Data for review

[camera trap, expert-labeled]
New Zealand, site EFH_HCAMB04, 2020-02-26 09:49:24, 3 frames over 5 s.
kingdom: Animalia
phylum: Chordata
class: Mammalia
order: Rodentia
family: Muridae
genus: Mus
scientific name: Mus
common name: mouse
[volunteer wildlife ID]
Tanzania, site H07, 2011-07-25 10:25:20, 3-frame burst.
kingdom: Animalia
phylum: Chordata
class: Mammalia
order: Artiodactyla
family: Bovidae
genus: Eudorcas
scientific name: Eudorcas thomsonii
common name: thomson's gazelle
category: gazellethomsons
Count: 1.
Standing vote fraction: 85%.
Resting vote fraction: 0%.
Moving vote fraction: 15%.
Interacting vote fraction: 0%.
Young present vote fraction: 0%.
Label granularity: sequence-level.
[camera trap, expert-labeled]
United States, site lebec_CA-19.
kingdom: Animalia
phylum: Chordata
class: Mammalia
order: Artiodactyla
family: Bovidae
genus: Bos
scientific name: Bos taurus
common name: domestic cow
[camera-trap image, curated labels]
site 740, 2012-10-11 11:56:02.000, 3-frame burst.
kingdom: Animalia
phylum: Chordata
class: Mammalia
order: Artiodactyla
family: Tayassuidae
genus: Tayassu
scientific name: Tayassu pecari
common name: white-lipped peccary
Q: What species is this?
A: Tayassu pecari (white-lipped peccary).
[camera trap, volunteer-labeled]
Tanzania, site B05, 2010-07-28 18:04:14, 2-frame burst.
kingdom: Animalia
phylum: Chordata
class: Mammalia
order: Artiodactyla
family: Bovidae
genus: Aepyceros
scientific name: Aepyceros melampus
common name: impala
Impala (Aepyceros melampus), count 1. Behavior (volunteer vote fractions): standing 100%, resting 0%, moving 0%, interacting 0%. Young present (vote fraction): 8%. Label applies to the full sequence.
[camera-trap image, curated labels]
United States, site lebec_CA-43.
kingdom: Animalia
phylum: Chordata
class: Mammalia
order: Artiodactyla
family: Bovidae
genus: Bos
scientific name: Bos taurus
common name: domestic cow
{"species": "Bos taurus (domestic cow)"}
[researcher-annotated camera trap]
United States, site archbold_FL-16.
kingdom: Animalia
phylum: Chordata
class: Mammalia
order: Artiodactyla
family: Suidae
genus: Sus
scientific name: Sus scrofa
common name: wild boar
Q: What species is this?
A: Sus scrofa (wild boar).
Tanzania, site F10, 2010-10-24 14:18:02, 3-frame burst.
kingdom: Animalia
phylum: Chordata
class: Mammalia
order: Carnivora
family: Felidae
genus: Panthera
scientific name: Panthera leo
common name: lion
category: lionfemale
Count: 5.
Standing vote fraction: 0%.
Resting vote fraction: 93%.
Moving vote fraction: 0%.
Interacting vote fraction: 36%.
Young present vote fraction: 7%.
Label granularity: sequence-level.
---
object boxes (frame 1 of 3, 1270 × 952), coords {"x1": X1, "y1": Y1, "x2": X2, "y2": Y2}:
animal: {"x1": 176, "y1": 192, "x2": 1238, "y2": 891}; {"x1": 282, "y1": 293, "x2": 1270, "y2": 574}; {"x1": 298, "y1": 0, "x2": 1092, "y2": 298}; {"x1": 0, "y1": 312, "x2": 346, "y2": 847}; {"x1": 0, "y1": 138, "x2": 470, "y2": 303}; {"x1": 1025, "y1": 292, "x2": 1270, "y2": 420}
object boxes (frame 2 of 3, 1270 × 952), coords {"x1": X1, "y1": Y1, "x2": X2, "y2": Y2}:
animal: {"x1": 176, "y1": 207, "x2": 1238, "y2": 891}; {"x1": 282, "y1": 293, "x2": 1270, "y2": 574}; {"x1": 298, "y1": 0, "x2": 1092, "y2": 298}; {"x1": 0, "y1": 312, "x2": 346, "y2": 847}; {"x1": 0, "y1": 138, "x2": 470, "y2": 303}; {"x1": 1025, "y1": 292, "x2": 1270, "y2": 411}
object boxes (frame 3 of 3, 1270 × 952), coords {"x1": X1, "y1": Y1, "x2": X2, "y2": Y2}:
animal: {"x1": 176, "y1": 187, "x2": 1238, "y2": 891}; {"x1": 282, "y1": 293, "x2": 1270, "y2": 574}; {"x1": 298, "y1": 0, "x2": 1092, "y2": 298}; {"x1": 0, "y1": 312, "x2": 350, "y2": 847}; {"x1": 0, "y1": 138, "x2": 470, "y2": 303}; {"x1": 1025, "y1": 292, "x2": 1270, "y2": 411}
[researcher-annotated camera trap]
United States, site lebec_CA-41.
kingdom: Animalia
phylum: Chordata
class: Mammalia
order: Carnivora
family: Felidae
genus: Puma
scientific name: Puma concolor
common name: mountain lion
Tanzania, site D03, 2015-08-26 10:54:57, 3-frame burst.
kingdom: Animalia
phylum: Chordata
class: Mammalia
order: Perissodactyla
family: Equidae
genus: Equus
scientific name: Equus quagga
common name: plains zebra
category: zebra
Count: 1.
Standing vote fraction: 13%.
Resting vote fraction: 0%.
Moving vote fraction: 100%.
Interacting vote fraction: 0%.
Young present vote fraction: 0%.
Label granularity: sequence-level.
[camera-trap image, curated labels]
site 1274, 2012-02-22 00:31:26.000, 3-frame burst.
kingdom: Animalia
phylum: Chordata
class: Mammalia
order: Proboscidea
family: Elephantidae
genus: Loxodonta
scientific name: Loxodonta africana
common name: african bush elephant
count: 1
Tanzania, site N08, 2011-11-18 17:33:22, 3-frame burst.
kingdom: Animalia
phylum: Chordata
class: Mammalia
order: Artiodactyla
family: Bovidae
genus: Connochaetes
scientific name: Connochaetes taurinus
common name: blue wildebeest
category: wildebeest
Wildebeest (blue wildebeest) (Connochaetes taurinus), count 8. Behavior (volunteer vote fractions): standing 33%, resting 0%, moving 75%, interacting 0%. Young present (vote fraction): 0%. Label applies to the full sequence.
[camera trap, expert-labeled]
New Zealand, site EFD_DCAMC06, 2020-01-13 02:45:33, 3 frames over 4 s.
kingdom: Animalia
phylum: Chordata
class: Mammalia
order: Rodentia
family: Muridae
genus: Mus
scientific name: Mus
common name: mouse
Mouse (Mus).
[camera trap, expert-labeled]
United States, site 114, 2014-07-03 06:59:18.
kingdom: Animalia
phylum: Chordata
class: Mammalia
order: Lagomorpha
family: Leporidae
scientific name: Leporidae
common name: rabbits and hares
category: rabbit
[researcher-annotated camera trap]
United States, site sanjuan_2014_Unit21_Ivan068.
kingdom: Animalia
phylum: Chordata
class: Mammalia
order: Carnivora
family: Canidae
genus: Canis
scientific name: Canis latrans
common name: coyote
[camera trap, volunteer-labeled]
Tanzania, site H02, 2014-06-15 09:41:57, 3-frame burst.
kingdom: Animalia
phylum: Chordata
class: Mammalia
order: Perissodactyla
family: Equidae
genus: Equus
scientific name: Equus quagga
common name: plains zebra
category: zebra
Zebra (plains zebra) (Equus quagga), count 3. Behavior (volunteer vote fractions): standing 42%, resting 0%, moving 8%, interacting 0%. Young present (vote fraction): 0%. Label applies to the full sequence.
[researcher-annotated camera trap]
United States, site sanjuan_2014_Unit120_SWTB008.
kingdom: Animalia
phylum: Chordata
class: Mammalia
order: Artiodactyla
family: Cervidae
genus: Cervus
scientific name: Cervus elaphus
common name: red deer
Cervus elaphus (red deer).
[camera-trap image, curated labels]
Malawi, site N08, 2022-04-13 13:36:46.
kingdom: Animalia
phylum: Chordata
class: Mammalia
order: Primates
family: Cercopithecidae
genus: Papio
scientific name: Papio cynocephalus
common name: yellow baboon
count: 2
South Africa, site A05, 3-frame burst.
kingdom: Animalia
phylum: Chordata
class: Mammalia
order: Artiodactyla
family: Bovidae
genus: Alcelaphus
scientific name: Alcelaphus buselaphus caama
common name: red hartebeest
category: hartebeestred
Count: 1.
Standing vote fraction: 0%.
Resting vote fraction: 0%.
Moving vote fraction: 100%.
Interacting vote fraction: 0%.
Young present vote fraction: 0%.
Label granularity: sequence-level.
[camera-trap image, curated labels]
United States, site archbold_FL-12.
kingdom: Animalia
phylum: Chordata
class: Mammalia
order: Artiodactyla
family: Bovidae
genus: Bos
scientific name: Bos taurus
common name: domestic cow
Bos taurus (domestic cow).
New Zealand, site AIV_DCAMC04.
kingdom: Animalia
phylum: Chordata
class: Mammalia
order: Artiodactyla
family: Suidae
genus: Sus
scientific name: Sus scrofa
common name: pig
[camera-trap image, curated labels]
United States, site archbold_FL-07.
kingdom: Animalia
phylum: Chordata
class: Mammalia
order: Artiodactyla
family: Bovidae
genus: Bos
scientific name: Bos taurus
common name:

Activity
Report every line from the material above that mentions the word "United".

Solution for this problem
United States, site lebec_CA-19.
United States, site lebec_CA-43.
United States, site archbold_FL-16.
United States, site lebec_CA-41.
United States, site 114, 2014-07-03 06:59:18.
United States, site sanjuan_2014_Unit21_Ivan068.
United States, site sanjuan_2014_Unit120_SWTB008.
United States, site archbold_FL-12.
United States, site archbold_FL-07.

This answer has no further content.